Now, we have both setup in single arm mode, each homed to a different Cisco switch (we call them CORE1 and CORE2). We have Etherchannel setup and the 200 Mbps link is a trunk. All connectivity seems to be working fine.
We recently added a second IP address to a server that's being load balanced. We setup a NAT translation. It will work for about 5-10 minute and then we get timeouts/destination host unreachables. From the ARP table in the switches, we see that the Big IP is responding to the ping requests. If we SSH into the Big IP and run a ping test, we get a "host down", even though other hosts on the same subnet can ping the IP. An "arp -a" shows the IP address with "(incomplete)" listed. If we swap the primary/secondary IP on the server (so traffic is generated from the new IP), then things start working.
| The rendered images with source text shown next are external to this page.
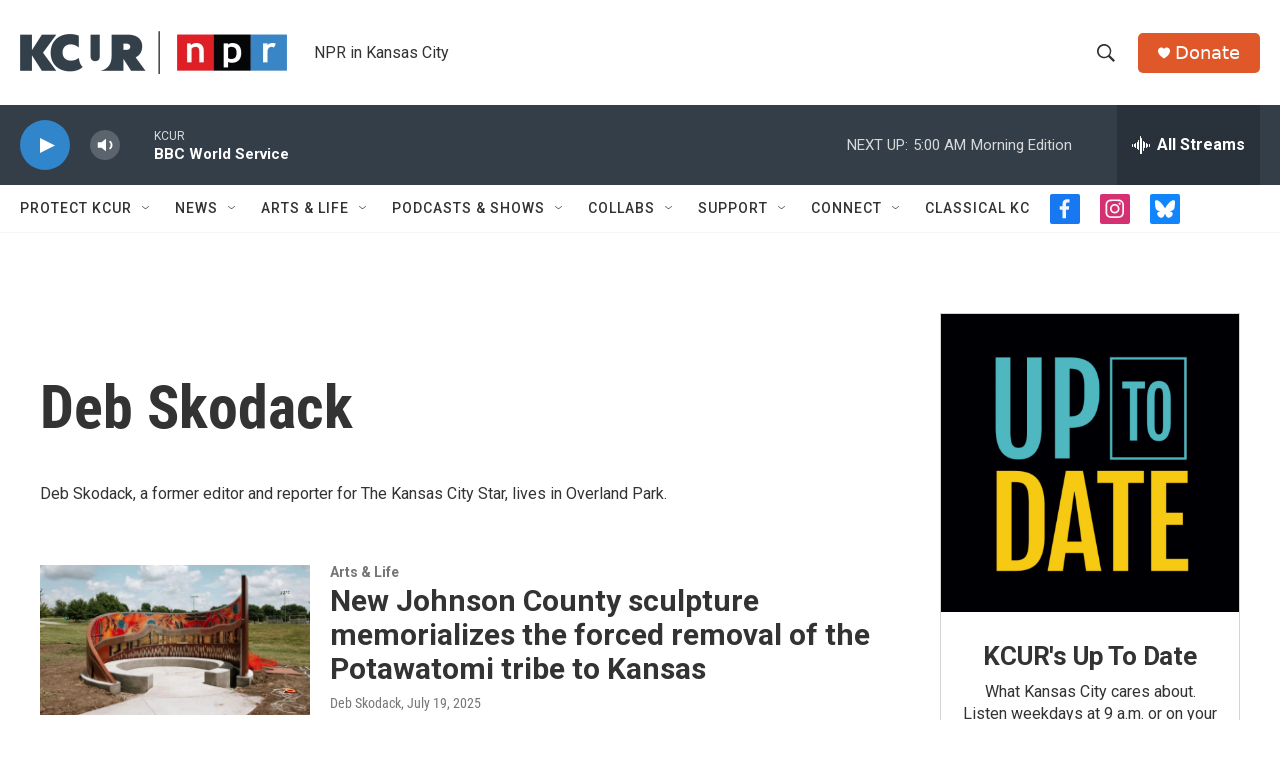

--- FILE ---
content_type: text/html; charset=utf-8
request_url: https://www.google.com/recaptcha/api2/aframe
body_size: 267
content:
<!DOCTYPE HTML><html><head><meta http-equiv="content-type" content="text/html; charset=UTF-8"></head><body><script nonce="J6Fn7urPxTrResahJ3yiVQ">/** Anti-fraud and anti-abuse applications only. See google.com/recaptcha */ try{var clients={'sodar':'https://pagead2.googlesyndication.com/pagead/sodar?'};window.addEventListener("message",function(a){try{if(a.source===window.parent){var b=JSON.parse(a.data);var c=clients[b['id']];if(c){var d=document.createElement('img');d.src=c+b['params']+'&rc='+(localStorage.getItem("rc::a")?sessionStorage.getItem("rc::b"):"");window.document.body.appendChild(d);sessionStorage.setItem("rc::e",parseInt(sessionStorage.getItem("rc::e")||0)+1);localStorage.setItem("rc::h",'1768546923128');}}}catch(b){}});window.parent.postMessage("_grecaptcha_ready", "*");}catch(b){}</script></body></html>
What is unique with this setup is that the servers having issues are blade servers. They are connected to a switch in the chassis that is then dual homed into the same 2 routers at the Big IP's running STP.
As I write this, the passive LB is showing the node's ICMP as being down while the primary shows the node as up.
I definitely think this is an ARP problem, but not sure what to do.